# Analysis of Generated Data

In [None]:
import os, sys, json

import pandas as pd

import matplotlib.pyplot as plt

# Get the current working directory of the notebook
notebook_dir = os.getcwd()
print(notebook_dir)
# Add the parent directory to the system path
sys.path.append(os.path.join(notebook_dir, '../'))

import log_files
from data_processing import DataProcessing

In [None]:
pd.set_option('max_colwidth', 800)
pd.set_option('display.max_columns', None)
pd.set_option('display.max_rows', None)

In [None]:
analysis_dict = {}

## Load Predictions

In [None]:
log_file_path = "data/prediction_logs"
predictions = True
predictions_df = log_files.read_data(notebook_dir, log_file_path, predictions)
predictions_df.head(7)

## Load Observations

In [None]:
log_file_path = "data/observation_logs"
predictions = False
observations_df = log_files.read_data(notebook_dir, log_file_path, predictions)
observations_df.head(7)

In [None]:
df = DataProcessing.concat_dfs([predictions_df, observations_df])
df.head(7)

## Analysis

### Number of predictions and observations, respectively

In [None]:
analysis_dict["#predictions"] = len(predictions_df)
analysis_dict["#observations"] = len(observations_df)
analysis_dict

In [None]:
def get_column_counts(df: pd.DataFrame, analysis_dict: dict, type_data: str):
    predictions_per_domain = df["Domain"].value_counts()
    analysis_dict[f"#{type_data} per domain"] = predictions_per_domain.to_dict()

    predictions_per_model_name = df["Model Name"].value_counts()
    analysis_dict[f"#{type_data} per model name"] = predictions_per_model_name.to_dict()

    predictions_per_api_name = df["API Name"].value_counts()
    analysis_dict[f"#{type_data} per api name"] = predictions_per_api_name.to_dict()

    predictions_per_template_number = df["Template Number"].value_counts()
    analysis_dict[f"#{type_data} per template #"] = predictions_per_template_number.to_dict()

    return analysis_dict

In [None]:
get_column_counts(predictions_df, analysis_dict, type_data="predictions")
get_column_counts(observations_df, analysis_dict, type_data="observations")

## Plot Data: Create + Save
- Save dict after we create plots to ensure proper structure of dictionary.

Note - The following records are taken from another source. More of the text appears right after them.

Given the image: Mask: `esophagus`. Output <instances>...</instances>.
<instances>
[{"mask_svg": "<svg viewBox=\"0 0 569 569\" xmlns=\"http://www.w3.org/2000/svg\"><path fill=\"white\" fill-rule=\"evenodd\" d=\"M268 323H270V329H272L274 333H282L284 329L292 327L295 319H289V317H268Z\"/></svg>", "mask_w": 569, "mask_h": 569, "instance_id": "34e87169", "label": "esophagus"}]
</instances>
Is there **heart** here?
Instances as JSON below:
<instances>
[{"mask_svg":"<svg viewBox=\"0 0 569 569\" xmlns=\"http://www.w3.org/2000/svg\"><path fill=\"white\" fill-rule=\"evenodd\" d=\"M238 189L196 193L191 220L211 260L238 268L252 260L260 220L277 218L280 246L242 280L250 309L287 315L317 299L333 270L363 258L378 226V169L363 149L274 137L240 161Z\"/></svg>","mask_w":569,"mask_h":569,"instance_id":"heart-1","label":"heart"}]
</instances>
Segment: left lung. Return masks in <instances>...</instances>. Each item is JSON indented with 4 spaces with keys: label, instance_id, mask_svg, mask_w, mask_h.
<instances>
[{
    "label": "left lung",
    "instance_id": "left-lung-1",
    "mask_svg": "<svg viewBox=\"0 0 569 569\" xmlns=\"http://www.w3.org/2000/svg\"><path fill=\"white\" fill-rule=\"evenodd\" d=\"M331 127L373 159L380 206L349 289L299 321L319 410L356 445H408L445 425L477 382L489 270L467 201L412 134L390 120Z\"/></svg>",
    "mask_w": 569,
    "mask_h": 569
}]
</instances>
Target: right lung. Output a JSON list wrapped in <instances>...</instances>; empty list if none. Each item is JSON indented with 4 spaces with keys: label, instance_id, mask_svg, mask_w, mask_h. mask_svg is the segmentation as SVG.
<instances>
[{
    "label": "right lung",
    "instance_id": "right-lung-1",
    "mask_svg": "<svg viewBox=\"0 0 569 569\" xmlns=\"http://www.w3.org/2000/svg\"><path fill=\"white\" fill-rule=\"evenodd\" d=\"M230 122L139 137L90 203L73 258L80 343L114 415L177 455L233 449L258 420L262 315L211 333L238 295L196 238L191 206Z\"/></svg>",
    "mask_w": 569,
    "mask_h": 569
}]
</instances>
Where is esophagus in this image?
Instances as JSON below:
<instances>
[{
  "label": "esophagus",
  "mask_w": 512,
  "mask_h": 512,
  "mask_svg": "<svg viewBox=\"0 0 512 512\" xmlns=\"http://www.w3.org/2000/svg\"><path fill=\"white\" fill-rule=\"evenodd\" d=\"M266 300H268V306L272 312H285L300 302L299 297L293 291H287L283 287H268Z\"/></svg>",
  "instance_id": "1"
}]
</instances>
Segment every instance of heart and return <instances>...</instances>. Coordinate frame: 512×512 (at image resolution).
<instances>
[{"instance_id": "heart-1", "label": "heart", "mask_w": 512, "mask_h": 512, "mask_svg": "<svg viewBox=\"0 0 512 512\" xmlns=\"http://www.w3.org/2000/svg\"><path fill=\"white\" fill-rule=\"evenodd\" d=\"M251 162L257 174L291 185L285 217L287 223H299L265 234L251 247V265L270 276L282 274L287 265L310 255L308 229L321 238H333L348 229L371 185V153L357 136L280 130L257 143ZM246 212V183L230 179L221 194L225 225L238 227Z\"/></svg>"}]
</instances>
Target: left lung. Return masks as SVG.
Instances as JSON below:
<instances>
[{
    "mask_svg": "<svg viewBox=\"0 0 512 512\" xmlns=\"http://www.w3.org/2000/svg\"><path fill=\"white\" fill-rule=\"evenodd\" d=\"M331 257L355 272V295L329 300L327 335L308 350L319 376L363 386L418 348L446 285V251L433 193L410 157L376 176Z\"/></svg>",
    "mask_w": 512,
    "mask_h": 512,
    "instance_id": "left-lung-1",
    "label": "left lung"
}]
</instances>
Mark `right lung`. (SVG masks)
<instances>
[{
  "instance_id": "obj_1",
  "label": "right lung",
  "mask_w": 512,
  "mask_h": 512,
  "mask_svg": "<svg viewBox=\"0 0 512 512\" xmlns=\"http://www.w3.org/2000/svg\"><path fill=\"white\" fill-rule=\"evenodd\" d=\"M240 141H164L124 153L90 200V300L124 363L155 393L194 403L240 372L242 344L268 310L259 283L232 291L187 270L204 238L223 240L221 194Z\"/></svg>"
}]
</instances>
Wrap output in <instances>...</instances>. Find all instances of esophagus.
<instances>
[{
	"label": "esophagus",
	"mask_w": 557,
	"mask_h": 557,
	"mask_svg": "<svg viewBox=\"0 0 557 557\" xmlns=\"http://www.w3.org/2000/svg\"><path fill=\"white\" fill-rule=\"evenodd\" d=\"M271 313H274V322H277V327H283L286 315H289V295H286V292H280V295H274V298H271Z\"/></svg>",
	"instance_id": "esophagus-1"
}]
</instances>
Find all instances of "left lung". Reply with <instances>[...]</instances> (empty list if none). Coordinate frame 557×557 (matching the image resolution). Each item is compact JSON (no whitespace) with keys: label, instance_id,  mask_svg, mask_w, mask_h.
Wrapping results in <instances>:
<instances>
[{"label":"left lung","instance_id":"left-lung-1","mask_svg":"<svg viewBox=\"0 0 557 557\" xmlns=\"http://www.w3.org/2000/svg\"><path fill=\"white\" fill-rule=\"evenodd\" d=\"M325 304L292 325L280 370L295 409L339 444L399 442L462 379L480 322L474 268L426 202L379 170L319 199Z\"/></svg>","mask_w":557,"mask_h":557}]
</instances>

Proper structure as in we can extract contents to plot.

In [None]:
import os
import pandas as pd
import matplotlib.pyplot as plt

def create_versioned_run_directory(base_path):
    """
    Creates a unique, versioned directory for a script run.
    If 'path/to/analysis' exists, it will create 'path/to/analysis_v1', etc.
    Returns the path of the directory that was created.
    """
    # Sanitize base path by removing any trailing slash
    if base_path.endswith('/') or base_path.endswith('\\'):
        base_path = base_path[:-1]

    # Start with the base path as the first candidate
    run_directory = base_path
    counter = 1
    
    # If the path already exists, start appending version numbers
    while os.path.exists(run_directory):
        run_directory = f"{base_path}_v{counter}"
        counter += 1
    
    # Create the final, unique directory
    os.makedirs(run_directory)
    print(f"Created output directory for this run: {run_directory}\n")
    return run_directory

def create_plots(results: dict, prediction_key: str, observation_key: str, save_data: bool, output_directory: str):
    """
    Generates and saves a bar plot into the specified output_directory.
    The directory is expected to already exist.
    """
    df = pd.DataFrame([results[prediction_key], results[observation_key]], index=['Predictions', 'Observations'])
    title = f"{prediction_key} x {observation_key}"
    # Plot the DataFrame
    df.plot(kind='bar', title=title, xlabel='Predictions/Observations', ylabel='Counts', rot=360)
    
    if save_data:
        # The filename is now simple and doesn't need versioning.
        image_filename = f"{prediction_key}_vs_{observation_key}.png".replace(" ", "_").replace("#", "")
        
        # The full path is simply the pre-determined directory + the filename.
        full_path = os.path.join(output_directory, image_filename)
        
        plt.savefig(full_path, bbox_inches='tight')
        print(f"Plot saved to: {full_path}\n")
        
    plt.tight_layout()
    plt.close()

def save_json(obj, filepath):
    """
    Saves a dictionary or other JSON-serializable object to a file.
    Ensures the target directory exists before writing.
    """
    # This line ensures the directory exists, which is helpful,
    # though our main script already creates it.
    os.makedirs(os.path.dirname(filepath), exist_ok=True)
    
    with open(filepath, "w", encoding="utf-8") as f:
        # indent=4 makes the JSON file human-readable
        json.dump(obj, f, indent=4)
    print(f"Data saved to: {filepath}\n")

In [None]:
from datetime import date

# Get today's date
today = date.today()

# Print the date
print("Today's date:", today)

In [None]:
# 1. Define the base directory for all analysis runs.
base_output_path = f"../data/dataset_analyses/{today}"

# 2. Create ONE unique, versioned directory for THIS run.
#    This function is called only once.
run_output_directory = create_versioned_run_directory(base_output_path)

create_plots(analysis_dict, "#predictions", "#observations", True, run_output_directory)
create_plots(analysis_dict, "#predictions per domain", "#observations per domain", True, run_output_directory)
create_plots(analysis_dict, "#predictions per model name", "#observations per model name", True, run_output_directory)
create_plots(analysis_dict, "#predictions per api name", "#observations per api name", True, run_output_directory)
create_plots(analysis_dict, "#predictions per template #", "#observations per template #", True, run_output_directory)

json_filepath = os.path.join(run_output_directory, "analysis_dict.json")

save_json(analysis_dict, json_filepath)